● Source excerpt:
To figure out which elements of PBIS implementation go into creating a supportive environment, I turned to the Tiered Fidelity Inventory’s Cultural Responsiveness Companion.
This is not simple, straightforward work. It involves exploring aspects of your own identity, using data to understand which policies need to be addressed, and possibly challenging some ideas you never knew you held.
Tiered Fidelity Inventory’s Cultural Responsiveness Companion
The Tiered Fidelity Inventory (TFI) is a survey assessing a school’s PBIS implementation at one, two, or all three tiers. After taking the survey, teams look at their scores and use individual survey items to inform decisions on how to improve their systems and practices at that particular tier. The TFI’s cultural responsiveness companion gives you items from the TFI, tells you the culturally responsive concept associated with that item, and provides examples for how to address that item in a culturally responsive way.
There are four items on the TFI that align with creating a supportive environment:
- 1.2 Team Operating Procedures
- 1.6 Discipline Policies
- 1.8 Classroom Procedures
- 1.9 Feedback and Acknowledgement
As I read through how teams can address these items in culturally responsive ways and the examples associated with each one, I noticed a pattern. Each of these items involves either a policy or a procedure. What this companion seems to be pointing out is: If we don’t intentionally analyze the policies and procedures we have in place, we will never address the parts of our implementation where we have overlooked specific students or worse, excluded them entirely.
As your team works its way through these four items to improve the policies and procedures in your building, there are four questions to ask yourselves along the way (emphasis my own):
- What is the intent behind the policy being reviewed?
- What social constructions does this policy embrace?
- Who benefits from the way things are and who does not?
- What actions will redress the inequities we see in our policies?[2]
This is not simple, straightforward work. It involves exploring aspects of your own identity, using data to understand which policies need to be addressed, and possibly challenging some ideas you never knew you held.
In addition to these policies and procedures, creating a supportive environment requires us to address our school’s physical spaces and the way they welcome everyone in the building. So much of how we feel about a place is due to the artifacts, arrangement, and ambiance of a room. The work we’re about to explore together in this article could come across as superficial or even less important than the policy work inherent in maintaining supportive environments. I challenge you to push passed that feeling and listen to the ways Dr. Christopher Emdin describes the power of a “cosmopolitan classroom” filled with “the magic of teaching and learning.”
Defining Cosmopolitanism
You know how students light up when certain teachers are around? Or how you notice the way some rooms are dynamic and vibrant and filled with lively conversation while others in the same building aren’t? Some folks describe these teachers and classrooms as having “it” and yet, no one knows what “it” is. Dr. Emdin would say these teachers have the magic of teaching and learning.

● Stated goal 1: Write out the passage on supportive school environments word for word, between "As your team" and "policy being reviewed?", inclusive.

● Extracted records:
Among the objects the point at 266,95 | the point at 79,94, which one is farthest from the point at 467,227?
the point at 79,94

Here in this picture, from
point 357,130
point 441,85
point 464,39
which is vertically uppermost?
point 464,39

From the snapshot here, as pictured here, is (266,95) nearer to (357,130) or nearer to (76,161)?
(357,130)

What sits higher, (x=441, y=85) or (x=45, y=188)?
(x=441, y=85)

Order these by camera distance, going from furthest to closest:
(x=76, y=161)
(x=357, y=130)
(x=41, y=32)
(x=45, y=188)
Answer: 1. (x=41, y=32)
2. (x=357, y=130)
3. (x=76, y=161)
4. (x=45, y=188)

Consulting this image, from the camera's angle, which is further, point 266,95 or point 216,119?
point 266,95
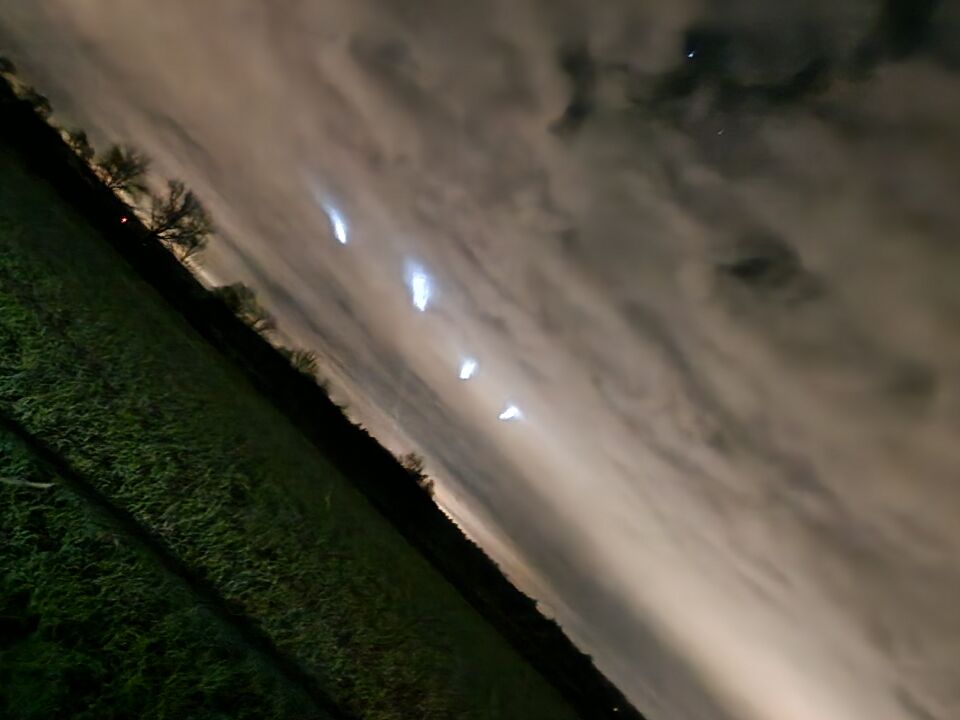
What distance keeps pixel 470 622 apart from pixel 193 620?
8.41m

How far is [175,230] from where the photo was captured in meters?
15.2

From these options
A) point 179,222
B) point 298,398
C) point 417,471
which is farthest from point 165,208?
point 417,471

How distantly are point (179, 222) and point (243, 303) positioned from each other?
2388 mm

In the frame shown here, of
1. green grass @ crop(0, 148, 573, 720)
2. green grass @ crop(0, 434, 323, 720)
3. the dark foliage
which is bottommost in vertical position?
green grass @ crop(0, 434, 323, 720)

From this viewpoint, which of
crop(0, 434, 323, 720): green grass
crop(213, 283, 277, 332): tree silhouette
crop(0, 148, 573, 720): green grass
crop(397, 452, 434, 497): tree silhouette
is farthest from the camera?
crop(397, 452, 434, 497): tree silhouette

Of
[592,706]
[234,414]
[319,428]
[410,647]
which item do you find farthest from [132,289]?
[592,706]

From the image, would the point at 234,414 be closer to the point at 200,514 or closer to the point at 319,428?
the point at 200,514

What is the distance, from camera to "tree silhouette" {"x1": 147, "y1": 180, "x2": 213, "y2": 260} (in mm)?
14922

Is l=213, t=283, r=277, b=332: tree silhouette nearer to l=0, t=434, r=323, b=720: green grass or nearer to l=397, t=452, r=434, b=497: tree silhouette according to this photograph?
l=397, t=452, r=434, b=497: tree silhouette

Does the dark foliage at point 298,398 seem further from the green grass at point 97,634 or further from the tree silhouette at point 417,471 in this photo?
the green grass at point 97,634

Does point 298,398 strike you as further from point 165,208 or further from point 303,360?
point 165,208

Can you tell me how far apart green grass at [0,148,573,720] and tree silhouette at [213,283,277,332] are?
2475mm

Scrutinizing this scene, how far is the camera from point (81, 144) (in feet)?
52.4

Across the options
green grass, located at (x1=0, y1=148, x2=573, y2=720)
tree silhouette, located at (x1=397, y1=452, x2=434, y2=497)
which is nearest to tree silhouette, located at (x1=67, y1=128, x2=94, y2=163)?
green grass, located at (x1=0, y1=148, x2=573, y2=720)
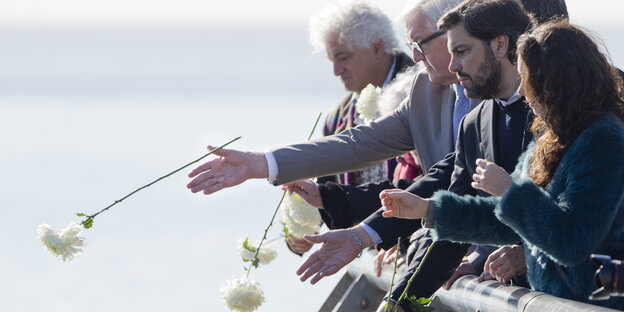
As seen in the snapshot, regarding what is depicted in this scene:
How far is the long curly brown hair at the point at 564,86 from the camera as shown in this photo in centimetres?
327

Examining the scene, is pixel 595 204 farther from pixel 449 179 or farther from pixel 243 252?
pixel 243 252

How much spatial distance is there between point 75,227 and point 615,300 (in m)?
1.92

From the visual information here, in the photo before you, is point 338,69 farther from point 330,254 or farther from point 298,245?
point 330,254

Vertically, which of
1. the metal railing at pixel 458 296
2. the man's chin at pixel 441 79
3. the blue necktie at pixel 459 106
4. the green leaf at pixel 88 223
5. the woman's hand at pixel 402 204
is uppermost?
the green leaf at pixel 88 223

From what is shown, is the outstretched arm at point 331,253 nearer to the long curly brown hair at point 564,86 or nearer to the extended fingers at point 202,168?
the extended fingers at point 202,168

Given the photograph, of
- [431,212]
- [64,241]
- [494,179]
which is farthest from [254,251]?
[494,179]

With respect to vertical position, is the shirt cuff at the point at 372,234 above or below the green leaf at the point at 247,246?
below

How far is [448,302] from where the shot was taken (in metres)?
3.99

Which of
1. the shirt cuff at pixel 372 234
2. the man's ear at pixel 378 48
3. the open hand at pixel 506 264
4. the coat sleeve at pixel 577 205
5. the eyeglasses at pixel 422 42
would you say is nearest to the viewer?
the coat sleeve at pixel 577 205

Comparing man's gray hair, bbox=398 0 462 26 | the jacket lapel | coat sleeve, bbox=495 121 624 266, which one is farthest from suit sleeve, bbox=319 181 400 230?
coat sleeve, bbox=495 121 624 266

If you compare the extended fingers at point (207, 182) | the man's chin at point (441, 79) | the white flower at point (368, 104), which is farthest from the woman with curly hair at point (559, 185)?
the white flower at point (368, 104)

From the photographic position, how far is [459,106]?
4613 mm

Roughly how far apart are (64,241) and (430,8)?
180 centimetres

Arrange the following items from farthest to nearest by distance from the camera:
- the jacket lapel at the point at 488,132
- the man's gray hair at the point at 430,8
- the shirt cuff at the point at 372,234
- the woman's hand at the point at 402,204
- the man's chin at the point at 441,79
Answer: the man's gray hair at the point at 430,8
the man's chin at the point at 441,79
the shirt cuff at the point at 372,234
the jacket lapel at the point at 488,132
the woman's hand at the point at 402,204
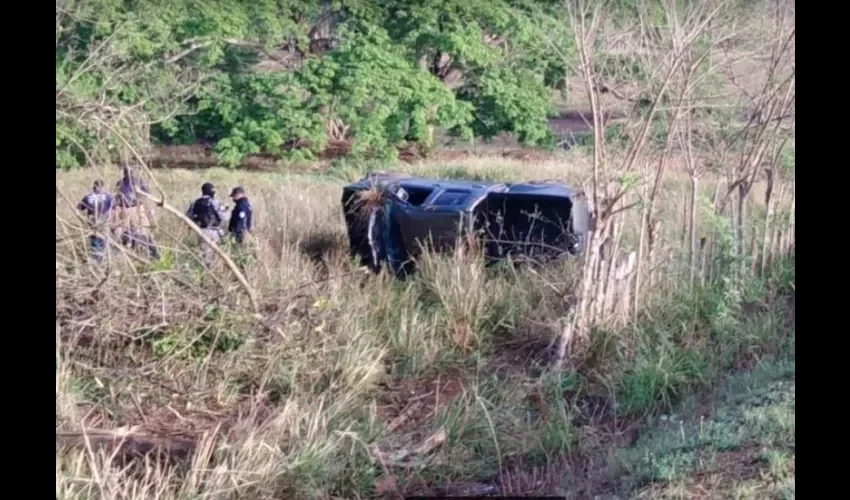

● Stated goal 2: Convert the lines of the listing between the lines holding "What sits higher, (x=441, y=85)" and "4. (x=45, y=188)", inclusive, into a Markdown table with the columns Row and Line, leaving out blank lines.

● Full output 1:
As your team works its way through these four items to improve the policies and procedures in your building, there are four questions to ask yourselves along the way (emphasis my own):
- What is the intent behind the policy being reviewed?

● Full output 2:
| Row | Line |
|---|---|
| 1 | What sits higher, (x=441, y=85) or (x=45, y=188)? |
| 2 | (x=441, y=85) |
| 3 | Order these by camera distance, going from furthest to closest: |
| 4 | (x=76, y=161) |
| 5 | (x=357, y=130) |
| 6 | (x=41, y=32) |
| 7 | (x=45, y=188) |
| 8 | Answer: 1. (x=41, y=32) |
| 9 | 2. (x=357, y=130) |
| 10 | 3. (x=76, y=161) |
| 11 | 4. (x=45, y=188) |